O estatuto permite que um civil tenha, no máximo, seis armas
registradas na Polícia Federal, e exige que elas sejam recadastradas a
cada três anos, caso contrário, caem na ilegalidade e o proprietário, se
flagrado, pode pegar de 1 a 3 anos de detenção.
Em Ribeirão
Preto, também no interior de São Paulo, o advogado Rogério Sommerhalder,
de 43 anos, é colecionador de armas. Mas ele decidiu no ano passado
comprar uma pistola específica para se defender dentro de casa. O
arsenal da coleção precisa ficar desmuniciado e guardado em um cofre -
uma exigência do Exército no caso de colecionadores.
- Comprei um cofre de banco para isso - contou.
O cuidado não impediu que parte da coleção fosse roubada há cerca de
sete anos. Ele conta que teve a casa, onde vive sozinho, invadida e seis
armas levadas.
- Uma pessoa que trabalhava na minha casa deu a
dica para os bandidos. Ainda bem que todas foram recuperadas dias
depois. São armas que não têm muito mercado e também não servem para a
atividade criminosa.
A CPI das Armas mostrou em 2005 que a maioria das armas usadas pelos criminosos provém de desvios do mercado legal.
A relação entre homicídios e armas é uma discussão polêmica. De um
lado, os defensores do desarmamento defendem que, num país onde 70% dos
homicídios são praticados por arma de fogo, quanto maior a circulação
delas, maior a ameaça. Os defensores do direito à autodefesa dizem que o
crescimento de assassinatos se deve à impunidade e ao despreparo das
polícias e não à posse de armas por civis.

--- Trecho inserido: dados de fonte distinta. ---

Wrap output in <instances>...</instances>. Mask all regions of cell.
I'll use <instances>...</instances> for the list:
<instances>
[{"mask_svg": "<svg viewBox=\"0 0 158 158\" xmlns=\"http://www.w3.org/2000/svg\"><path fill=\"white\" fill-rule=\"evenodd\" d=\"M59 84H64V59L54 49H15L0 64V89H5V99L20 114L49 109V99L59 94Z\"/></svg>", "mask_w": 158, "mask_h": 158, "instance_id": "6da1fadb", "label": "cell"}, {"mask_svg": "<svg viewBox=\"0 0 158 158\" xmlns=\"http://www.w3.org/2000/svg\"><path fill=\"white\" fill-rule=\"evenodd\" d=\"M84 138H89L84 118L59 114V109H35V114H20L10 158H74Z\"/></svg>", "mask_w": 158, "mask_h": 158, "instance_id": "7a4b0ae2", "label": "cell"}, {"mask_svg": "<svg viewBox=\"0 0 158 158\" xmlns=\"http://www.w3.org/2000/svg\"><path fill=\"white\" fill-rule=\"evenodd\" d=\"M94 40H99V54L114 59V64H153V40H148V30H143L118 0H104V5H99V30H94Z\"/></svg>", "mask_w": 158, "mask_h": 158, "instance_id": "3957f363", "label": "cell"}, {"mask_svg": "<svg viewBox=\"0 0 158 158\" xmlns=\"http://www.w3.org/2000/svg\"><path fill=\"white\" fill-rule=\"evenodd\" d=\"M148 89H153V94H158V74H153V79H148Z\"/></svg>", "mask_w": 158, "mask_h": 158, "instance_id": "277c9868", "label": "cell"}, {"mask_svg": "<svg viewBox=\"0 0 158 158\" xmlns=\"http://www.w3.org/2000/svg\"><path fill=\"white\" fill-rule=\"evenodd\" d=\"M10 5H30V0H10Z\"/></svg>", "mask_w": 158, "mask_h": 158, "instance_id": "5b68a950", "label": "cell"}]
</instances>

Nem o Ministério da Justiça nem a Polícia Federal se manifestaram sobre os números.
Se de um lado está crescendo o volume de armas legalizadas que entram
no país, de outro, tem havido uma redução da quantidade entregue nas
campanhas de desarmamento. A indenização é de R$ 150 a R$ 450. Na
primeira campanha, em 2004, foram 450 mil armas recolhidas. Em 2011
foram 37 mil e, no ano passado, 10 mil a menos.
O Exército
informou que destruiu 230 mil armas em 2012 oriundas da Justiça
(apreendidas pelas polícias) e da campanha do desarmamento.